After 24 hours, you’ll notice some loss of pressure, so you will need to pump again. The air escape valve, located next to the pump button, can be pressed to deflate the air cage in one go.

The ZPump Fusion is comfortable to wear all day. The feet feel pampered and cushioned. The Fusion Sleeve, which is the entire top part, is a single-piece design. The reason for doing away with the sewing and stitching is because it can cause skin irritation and blisters. The air cage is integrated into the sleeve. You just need to be careful that the fabric doesn’t start tearing, since it tends to get stretched by the outward push from the toe at certain angles.

Shoes usually consist of 40 individual elements, but the ZPump Fusion’s design means there are just three parts joined together—the sleeve, midsole and outsole.

The foot sits on a moulded non-gel layer, which is attached to a geometric design midsole. It’s different from any of the other insoles Reebok has used. However, it doesn’t provide any bounce-back—this actually improves acceleration, but it can be disconcerting initially when you’re walking.

The ZPump’s outsole is inspired by car tyres and follows a similar tread design, angles and spread. The material offers great traction and allows for quick turns without the foot slipping. The conventional design ensures you can also wear them for the rest of the day without feeling out of place.

Nike Free 3.0


Nike tried to understand the foot contours of a group of male and female athletes, with pressure-measuring insoles taped to their feet. High-speed cameras were used to capture images of the foot in motion to understand the stress points, the foot’s natural landing angle and toe position.

Nike’s Flyknit technology is responsible for the Free collection’s sock-like fit. The trick lies in the computer-assisted knitting method used to assemble the seamless upper shoe. This method, which involves combining strands of stretchable polyester yarn, allows designers to optimize use and reduce wastage. The colour combinations include the attention-grabbing black/university red/bright crimson/volt, the hyper jade/electric green/volt/black, and the subdued black/anthracite/dark grey/white.

The shoe weight, depending on size, is around 178g. It fits so snugly and the ventilation is so good that it’s easy to forget you are wearing a shoe. Even in summer, sweating and heat will not be a problem.

After heavy use and twists at various angles, the Free 3.0 doesn’t exhibit any potential design flaws, nor does any particular part of the upper shoe show any unnatural stretching. The tongue doesn’t stick out, there’s an easy-sitting dual-layer fabric lining in its place. It’ll take some getting used to if you are used to pulling the tongue while tying your laces.
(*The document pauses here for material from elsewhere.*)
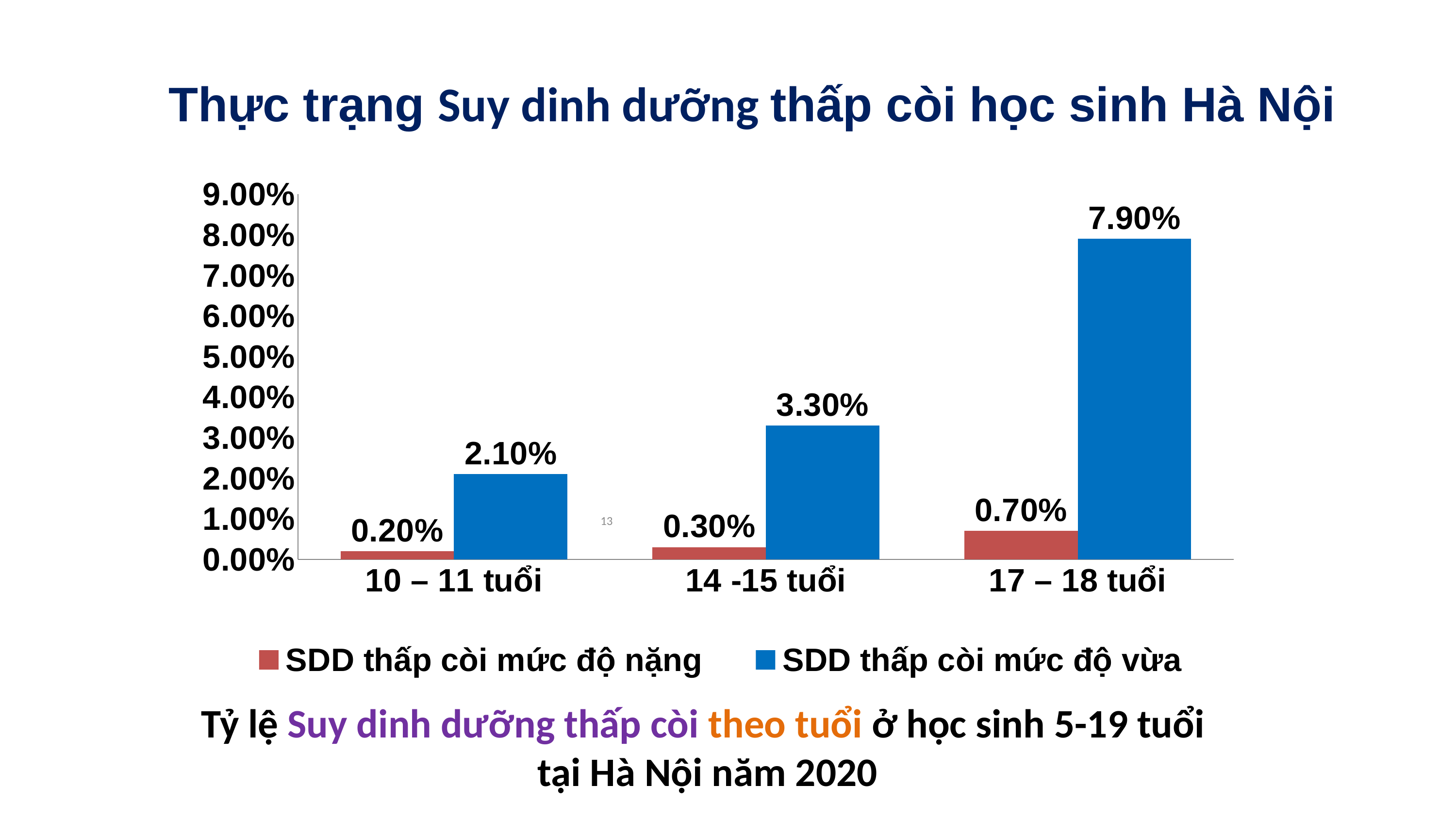
Which age group has the highest value for SDD thấp còi mức độ vừa? 17 – 18 tuổi What is the value of SDD thấp còi mức độ nặng for 10 – 11 tuổi? 0.20% What kind of chart is shown on the slide? Bar chart Which age group has the lowest value for SDD thấp còi mức độ nặng? 10 – 11 tuổi What is the value of SDD thấp còi mức độ nặng for 17 – 18 tuổi? 0.70% Do the values for SDD thấp còi mức độ vừa rise or fall from 10 – 11 tuổi to 17 – 18 tuổi? Rise What is the value of SDD thấp còi mức độ vừa for 17 – 18 tuổi? 7.90% Which is larger: SDD thấp còi mức độ vừa for 10 – 11 tuổi or SDD thấp còi mức độ nặng for 17 – 18 tuổi? SDD thấp còi mức độ vừa for 10 – 11 tuổi What is the value of SDD thấp còi mức độ vừa for 14 -15 tuổi? 3.30% How many series does the legend list? 2 What is the difference between SDD thấp còi mức độ vừa for 17 – 18 tuổi and for 14 -15 tuổi? 4.60% How many age groups are shown on the x axis? 3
While walking and running, the foot doesn’t move in a perfectly straight line, and even though the body is moving forward, the feet tend to roll slightly when they land on the ground. The outsole has hexagonal grooves, rather than straight lines or intersecting treads. These adapt to the underfoot better. The heel-to-toe switch while running is quicker, and there is no flexing in the middle—something quite noticeable with the straight tread design. The phylite foam midsole is a combination of phylon (60%) and rubber (40%). It is much lighter than the traditional rubber midsoles. The solid rubber inserts in the front and back part of the outsole further improve grip, and unlike most shoes, there is enough filtration to let the runner know the levels of traction.

The Free 3.0 Flyknit’s sock-like ultra lightweight design takes getting used to. The foot sits very close to the ground, which works well for runners. But these cannot be used on uneven or rocky terrain. You can’t run in these on a hard surface for too long—calf soreness is a likely outcome.

They are, however, perfect for daily jogs in the park or on the treadmill.